I was developing a new model on machines with pytorch 0.4.1 and then shifted the code to machines with 1.0.0. On machines with 1.0.0 the models performed significantly worse. I controlled for changes to default inits in nn.Linear and nn.Conv2d by forcing all layers to initialize using the 0.4.1 defaults. I also pulled the 0.4.1 version of Adam into my codebase so that all models used the same optimizer.
The performance difference seems to be related to numerical stability, particularly in F.log_softmax and nn.CrossEntropy (which I think relies on F.log_softmax). I believe this for the following reasons.
I setup a pair of conda environments on the same machine, which differed only in their pytorch version. In each env I ran two models using the same code in each env. Within a given env, the only difference between models was that one model cast the “logit tensors” to float64 before computing losses based on F.log_softmax and nn.CrossEntropy, and the other model cast them to float32. After computing the losses, I always cast back to float32 before summing the losses and doing the backwards pass. I.e., I ran four models: (0.4.1, float32), (0.4.1, float64), (1.0.0, float32), and (1.0.0, float64). Both 0.4.1 models performed the same across all values I am monitoring during training. The float64 1.0.0 model significantly outperformed the float32 1.0.0 model. Both 0.4.1 models significantly outperformed the float64 1.0.0 model.
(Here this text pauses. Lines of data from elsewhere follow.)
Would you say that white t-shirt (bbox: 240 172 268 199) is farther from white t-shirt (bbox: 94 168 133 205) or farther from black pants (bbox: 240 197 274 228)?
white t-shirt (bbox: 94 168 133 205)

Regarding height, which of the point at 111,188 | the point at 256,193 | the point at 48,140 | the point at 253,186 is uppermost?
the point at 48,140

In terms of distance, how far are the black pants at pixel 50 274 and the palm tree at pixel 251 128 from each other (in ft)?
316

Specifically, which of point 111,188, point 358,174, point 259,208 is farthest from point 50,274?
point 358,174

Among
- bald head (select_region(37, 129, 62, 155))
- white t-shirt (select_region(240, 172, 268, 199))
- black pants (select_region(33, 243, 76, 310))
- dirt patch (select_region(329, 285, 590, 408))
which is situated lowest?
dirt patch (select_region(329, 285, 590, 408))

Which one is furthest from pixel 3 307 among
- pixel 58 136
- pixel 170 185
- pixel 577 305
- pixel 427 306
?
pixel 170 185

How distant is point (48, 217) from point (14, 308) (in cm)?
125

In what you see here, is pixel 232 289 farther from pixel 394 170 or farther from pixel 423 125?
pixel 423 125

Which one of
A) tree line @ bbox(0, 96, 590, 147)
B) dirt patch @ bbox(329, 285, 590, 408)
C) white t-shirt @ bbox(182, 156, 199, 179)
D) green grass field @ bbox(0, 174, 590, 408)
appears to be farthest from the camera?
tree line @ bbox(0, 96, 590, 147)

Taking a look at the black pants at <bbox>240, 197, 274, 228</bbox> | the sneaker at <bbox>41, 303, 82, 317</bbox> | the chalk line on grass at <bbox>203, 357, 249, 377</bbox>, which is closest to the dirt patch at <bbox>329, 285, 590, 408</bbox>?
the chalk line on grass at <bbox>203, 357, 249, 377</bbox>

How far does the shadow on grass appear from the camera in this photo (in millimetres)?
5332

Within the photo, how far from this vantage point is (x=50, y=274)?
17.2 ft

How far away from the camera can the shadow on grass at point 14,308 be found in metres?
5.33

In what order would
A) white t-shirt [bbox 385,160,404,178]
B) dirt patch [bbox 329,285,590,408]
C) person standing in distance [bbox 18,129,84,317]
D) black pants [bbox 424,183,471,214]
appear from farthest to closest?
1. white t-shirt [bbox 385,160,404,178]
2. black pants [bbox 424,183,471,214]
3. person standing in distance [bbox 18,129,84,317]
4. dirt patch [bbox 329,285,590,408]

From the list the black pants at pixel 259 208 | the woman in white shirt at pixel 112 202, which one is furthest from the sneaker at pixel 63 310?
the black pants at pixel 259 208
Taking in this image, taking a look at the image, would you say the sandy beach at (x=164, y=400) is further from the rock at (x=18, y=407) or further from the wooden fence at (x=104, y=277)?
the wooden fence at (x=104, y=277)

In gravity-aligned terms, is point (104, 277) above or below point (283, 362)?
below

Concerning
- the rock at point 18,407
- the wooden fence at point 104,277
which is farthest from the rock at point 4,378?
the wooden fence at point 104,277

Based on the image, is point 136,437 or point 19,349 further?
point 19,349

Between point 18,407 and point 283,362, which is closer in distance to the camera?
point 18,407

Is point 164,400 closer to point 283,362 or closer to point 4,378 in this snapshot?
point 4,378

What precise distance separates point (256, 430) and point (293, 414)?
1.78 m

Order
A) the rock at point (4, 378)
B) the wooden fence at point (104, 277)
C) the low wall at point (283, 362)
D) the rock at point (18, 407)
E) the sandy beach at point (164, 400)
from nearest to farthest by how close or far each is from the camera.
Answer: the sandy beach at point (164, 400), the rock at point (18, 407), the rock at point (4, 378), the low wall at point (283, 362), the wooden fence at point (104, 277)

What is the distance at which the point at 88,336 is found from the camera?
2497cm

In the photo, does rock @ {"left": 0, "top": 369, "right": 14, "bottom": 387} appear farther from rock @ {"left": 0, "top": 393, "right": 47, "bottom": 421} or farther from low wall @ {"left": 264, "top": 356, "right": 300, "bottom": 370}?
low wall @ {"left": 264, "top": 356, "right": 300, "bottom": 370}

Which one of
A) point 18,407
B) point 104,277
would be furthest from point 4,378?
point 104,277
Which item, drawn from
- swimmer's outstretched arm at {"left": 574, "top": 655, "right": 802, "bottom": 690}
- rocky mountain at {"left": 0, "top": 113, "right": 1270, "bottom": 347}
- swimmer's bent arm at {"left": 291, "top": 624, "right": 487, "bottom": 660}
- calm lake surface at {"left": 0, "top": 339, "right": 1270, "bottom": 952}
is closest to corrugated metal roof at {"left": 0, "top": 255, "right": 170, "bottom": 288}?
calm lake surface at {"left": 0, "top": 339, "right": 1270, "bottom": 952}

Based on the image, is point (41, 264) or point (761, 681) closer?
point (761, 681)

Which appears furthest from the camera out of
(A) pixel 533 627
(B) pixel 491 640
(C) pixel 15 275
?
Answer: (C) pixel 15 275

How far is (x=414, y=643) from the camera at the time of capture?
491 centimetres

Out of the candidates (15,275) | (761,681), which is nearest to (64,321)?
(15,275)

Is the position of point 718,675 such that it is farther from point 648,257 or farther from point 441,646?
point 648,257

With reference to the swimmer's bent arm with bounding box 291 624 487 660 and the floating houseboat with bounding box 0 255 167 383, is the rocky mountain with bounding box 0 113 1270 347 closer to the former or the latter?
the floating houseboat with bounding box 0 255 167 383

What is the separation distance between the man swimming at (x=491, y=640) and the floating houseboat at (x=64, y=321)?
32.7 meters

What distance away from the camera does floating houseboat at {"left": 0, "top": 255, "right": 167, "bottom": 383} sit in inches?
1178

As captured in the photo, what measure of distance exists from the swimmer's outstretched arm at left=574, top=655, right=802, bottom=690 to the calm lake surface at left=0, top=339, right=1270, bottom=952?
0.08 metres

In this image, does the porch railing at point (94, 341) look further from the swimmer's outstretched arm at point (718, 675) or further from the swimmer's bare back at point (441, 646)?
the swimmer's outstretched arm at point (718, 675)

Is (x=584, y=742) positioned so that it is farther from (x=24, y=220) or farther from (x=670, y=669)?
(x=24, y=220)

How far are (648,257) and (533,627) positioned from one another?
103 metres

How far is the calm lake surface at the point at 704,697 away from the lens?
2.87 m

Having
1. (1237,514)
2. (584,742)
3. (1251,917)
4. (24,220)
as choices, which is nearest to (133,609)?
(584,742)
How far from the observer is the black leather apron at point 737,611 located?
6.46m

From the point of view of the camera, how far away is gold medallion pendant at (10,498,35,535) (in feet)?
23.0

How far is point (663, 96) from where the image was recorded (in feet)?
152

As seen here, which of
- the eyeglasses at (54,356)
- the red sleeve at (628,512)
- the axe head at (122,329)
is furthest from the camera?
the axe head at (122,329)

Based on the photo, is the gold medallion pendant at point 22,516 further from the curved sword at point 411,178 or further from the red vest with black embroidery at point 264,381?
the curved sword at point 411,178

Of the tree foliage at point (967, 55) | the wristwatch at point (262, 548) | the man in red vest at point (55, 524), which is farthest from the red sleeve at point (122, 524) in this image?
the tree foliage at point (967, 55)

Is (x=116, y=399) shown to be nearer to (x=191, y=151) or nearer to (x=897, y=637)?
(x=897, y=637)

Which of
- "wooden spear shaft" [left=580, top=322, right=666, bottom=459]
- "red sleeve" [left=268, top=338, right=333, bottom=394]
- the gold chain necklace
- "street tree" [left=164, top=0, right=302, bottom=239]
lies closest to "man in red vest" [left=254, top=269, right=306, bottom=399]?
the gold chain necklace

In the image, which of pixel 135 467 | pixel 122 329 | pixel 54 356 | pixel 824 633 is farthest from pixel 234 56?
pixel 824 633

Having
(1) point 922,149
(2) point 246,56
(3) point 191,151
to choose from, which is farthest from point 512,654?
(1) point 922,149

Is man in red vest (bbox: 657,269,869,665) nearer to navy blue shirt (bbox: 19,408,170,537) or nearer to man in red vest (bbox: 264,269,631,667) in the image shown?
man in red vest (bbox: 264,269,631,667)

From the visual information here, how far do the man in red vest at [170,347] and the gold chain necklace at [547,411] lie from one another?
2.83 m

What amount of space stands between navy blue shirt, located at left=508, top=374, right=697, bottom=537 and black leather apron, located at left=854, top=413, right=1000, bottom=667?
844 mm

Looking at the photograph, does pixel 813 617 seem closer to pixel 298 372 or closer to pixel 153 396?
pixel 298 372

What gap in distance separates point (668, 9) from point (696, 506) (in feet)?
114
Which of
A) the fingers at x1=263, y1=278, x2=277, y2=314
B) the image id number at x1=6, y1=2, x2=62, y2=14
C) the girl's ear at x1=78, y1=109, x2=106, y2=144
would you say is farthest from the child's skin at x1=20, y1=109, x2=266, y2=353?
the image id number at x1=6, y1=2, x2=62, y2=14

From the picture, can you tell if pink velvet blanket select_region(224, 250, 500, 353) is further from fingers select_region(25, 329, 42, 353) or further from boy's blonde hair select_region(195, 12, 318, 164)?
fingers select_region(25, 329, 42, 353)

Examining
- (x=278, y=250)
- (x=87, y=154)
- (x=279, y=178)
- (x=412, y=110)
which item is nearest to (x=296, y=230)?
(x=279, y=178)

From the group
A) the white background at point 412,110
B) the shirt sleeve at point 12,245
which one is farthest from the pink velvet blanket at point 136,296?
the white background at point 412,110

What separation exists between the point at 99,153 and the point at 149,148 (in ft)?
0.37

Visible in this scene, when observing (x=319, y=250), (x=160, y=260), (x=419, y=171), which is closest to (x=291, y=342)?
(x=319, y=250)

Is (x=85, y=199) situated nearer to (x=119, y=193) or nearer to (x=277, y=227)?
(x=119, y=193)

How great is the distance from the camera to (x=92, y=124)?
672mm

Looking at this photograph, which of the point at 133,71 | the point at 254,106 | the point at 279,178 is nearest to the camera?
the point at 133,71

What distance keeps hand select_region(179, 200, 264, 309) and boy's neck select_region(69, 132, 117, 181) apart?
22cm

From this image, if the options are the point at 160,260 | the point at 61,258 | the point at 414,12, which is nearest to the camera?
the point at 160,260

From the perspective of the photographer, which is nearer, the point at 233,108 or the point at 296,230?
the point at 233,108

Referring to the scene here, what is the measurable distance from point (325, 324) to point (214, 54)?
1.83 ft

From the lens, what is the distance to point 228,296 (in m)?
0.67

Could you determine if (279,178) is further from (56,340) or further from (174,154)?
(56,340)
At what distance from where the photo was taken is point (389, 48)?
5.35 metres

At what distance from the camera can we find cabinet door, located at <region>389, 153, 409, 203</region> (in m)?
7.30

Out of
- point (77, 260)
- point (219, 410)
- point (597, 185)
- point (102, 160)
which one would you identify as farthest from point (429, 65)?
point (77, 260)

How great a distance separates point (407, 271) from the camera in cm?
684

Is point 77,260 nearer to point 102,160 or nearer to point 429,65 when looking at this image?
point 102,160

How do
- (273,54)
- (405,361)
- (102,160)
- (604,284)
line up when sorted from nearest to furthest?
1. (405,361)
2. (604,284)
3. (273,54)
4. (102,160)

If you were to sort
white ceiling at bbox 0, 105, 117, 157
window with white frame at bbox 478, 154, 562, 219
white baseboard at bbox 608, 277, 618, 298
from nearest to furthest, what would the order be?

The gap between the 1.0.0 and 0.4.1 models was BIG.
I am running more tests to see how controlling the magnitude/variance of inputs to F.log_softmax and nn.CrossEntropy differentially affect performance across pytorch versions, and these seem to support my belief that numerical instabilities are the main cause of differences across pytorch versions.
What changes were made to the backend numerical stuff for these functions? Do you have any advice for more conclusively determining what’s causing performance differences across pytorch versions?